Amazon has shelved plans to become a wholesale distributor of prescription drugs due to the cost and complexity, CNBC reported.
The news lit a fire under shares of beaten-down drug retailers and distributors. CVS Health (CVS) shot up 4.2% and Walgreens Boots Alliance (WBA) jumped 3.8% on the stock market today. Both were off session highs.
Among drug distributors, McKesson (MCK) rose 3.5%, AmerisourceBergen (ABC) 2.25% and Cardinal Health (CAH) 3.1%.
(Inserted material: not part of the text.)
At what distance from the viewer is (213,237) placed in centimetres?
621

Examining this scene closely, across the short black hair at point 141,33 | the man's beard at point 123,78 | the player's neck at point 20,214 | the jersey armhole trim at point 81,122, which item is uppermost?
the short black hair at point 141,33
Amazon shares didn’t react negatively to the news, rising 0.75% on Monday.
The report seemed to have the most direct connection to the trio of major drug distributors that handle logistics for major drug manufacturers, a big revenue but low-margin business. Complexity, such as handling temperature-sensitive products, and the lack of interest among hospitals in switching purchasing relationships, will keep Amazon out of the business.
Investors seemed to interpret the move as decreasing the likelihood that Amazon will enter the retail prescription business, giving a boost to CVS and Walgreens. If so, then Amazon investors apparently don’t think the internet retail giant needs prescription drugs to win over and keep customer loyalty.
Amazon could still enter the prescription business, such as via an acquisition of Walgreens. Or it could start small with just online pharmacy.
Walmart Mulls Health Care Moves
Meanwhile, Walmart appears to be increasingly focused on health care and pharmacy as a key to boost sales and loyalty. Walmart is reportedly in talks to merge or deepen its partnership with Humana (HUM), whose managed care businesses is focused on the Medicare population.
Shares of Walmart climbed about 1%, but didn’t see much of an uptick after the Amazon news broke.
Cigna (CI), the managed care provider that is buying pharmacy benefit manager Express Scripts (ESRX), rose 2%.
Shares of UnitedHealth (UNH), the largest managed care provider, rose 2.7%. UnitedHealth reports before the open on Tuesday.